Kasus perundungan terhadap Timothy Anugerah Saputra bukan hanya alarm bagi dunia pendidikan, tetapi juga cermin retaknya kesadaran moral kita sebagai masyarakat

  • October 22, 2025
  • 5 min read
  • 682 Views
Jangan Tunggu Anak Mati Dulu Baru Kita Bicara Moral

Nama Timothy Anugerah Saputra mendadak memenuhi lini masa. Seorang mahasiswa yang diduga mengakhiri hidupnya pada 15 Oktober 2025 lalu karena perundungan yang tak kunjung berhenti. Setelah kepergiannya, komentar-komentar terus berdatangan dan sayangnya, tak semua menunjukkan empati. Bahkan sebagian berupa candaan yang menyakitkan, seolah rasa hormat pun kini menjadi barang langka, bahkan bagi yang telah tiada.

Tragedi ini bukan yang pertama. Tapi setiap kali hal seperti ini terjadi, kita tetap terkejut. Seolah lupa bahwa perundungan di sekolah adalah luka lama yang belum sembuh, hanya tertutup rapat dan diabaikan. Kita selalu bertanya, “Kenapa ini bisa terjadi?” meski jawabannya tak pernah benar-benar kita cari.

Komisi Perlindungan Anak Indonesia (KPAI) mencatat 3.800 lebih kasus perundungan sepanjang 2023, dan hampir separuhnya terjadi di sekolah. Riset Kementerian Pendidikan, Kebudayaan, Riset, dan Teknologi 2022 bahkan menyebutkan satu dari tiga siswa berpotensi mengalami kekerasan verbal, fisik, atau digital. Tapi ini bukan semata soal angka. Di balik statistik itu ada anak-anak yang pulang sekolah dengan tubuh utuh tapi hati koyak. Yang bangun setiap pagi dengan rasa takut karena harus kembali ke tempat yang semestinya merupakan ruang untuk bertumbuh.

Baca juga: Belajar Tanpa Kekerasan: Membongkar Stereotip dalam Buku Anak SD

Kalau moral hanya diajarkan, bukan dihidupkan

Kita tumbuh dengan pelajaran PPKn, nilai-nilai Pancasila, dan pendidikan karakter. Tapi sejak kecil pula kita belajar dari apa yang dibiasakan dan dibiarkan. Dari candaan yang mengejek bentuk tubuh, logat bicara, warna kulit, hingga latar belakang keluarga. Semua dianggap wajar.
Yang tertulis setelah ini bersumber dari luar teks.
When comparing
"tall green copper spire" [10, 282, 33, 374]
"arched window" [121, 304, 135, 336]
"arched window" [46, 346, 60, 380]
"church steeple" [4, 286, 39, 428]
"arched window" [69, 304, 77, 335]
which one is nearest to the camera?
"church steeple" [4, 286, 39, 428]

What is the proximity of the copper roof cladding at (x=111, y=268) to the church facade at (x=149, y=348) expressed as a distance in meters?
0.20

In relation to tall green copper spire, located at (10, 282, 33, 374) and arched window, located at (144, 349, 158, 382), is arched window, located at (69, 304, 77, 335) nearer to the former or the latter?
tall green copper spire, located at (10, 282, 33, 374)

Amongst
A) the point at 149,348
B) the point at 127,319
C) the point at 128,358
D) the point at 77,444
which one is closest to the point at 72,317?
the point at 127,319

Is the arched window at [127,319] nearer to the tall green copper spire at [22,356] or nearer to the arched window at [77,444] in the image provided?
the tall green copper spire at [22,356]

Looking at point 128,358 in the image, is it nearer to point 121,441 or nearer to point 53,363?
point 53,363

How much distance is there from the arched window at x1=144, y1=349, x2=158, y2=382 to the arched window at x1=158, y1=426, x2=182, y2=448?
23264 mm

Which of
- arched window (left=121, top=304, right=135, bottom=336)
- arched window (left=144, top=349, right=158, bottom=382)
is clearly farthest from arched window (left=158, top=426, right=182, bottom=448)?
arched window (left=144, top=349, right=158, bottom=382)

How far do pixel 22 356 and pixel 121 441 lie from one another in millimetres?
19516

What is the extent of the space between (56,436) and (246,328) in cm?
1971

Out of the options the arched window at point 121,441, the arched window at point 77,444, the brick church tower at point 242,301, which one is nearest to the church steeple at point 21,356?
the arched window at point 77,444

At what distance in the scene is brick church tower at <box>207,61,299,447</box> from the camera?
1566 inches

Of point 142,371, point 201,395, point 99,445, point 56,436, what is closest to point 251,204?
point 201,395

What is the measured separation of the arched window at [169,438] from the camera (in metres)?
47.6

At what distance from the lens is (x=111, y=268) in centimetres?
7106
Dianggap hiburan.

Tak semua anak bisa membedakan mana canda, mana hinaan. Bahkan orang dewasa pun sering gagal melihat batasnya. Kita sering membela kekejaman dengan kalimat, “Itu cuma bercanda.” Padahal, bagi sebagian orang, itulah hari pertama mereka kehilangan harga diri.

Setiap orang punya batas yang berbeda. Mungkin satu orang bisa menertawakan dirinya sendiri, tapi yang lain tidak. Maka saat kita tanpa sadar menyakiti seseorang lewat olok-olok, permintaan maaf dan kesediaan untuk tidak mengulanginya adalah hal paling dasar yang seharusnya dilakukan.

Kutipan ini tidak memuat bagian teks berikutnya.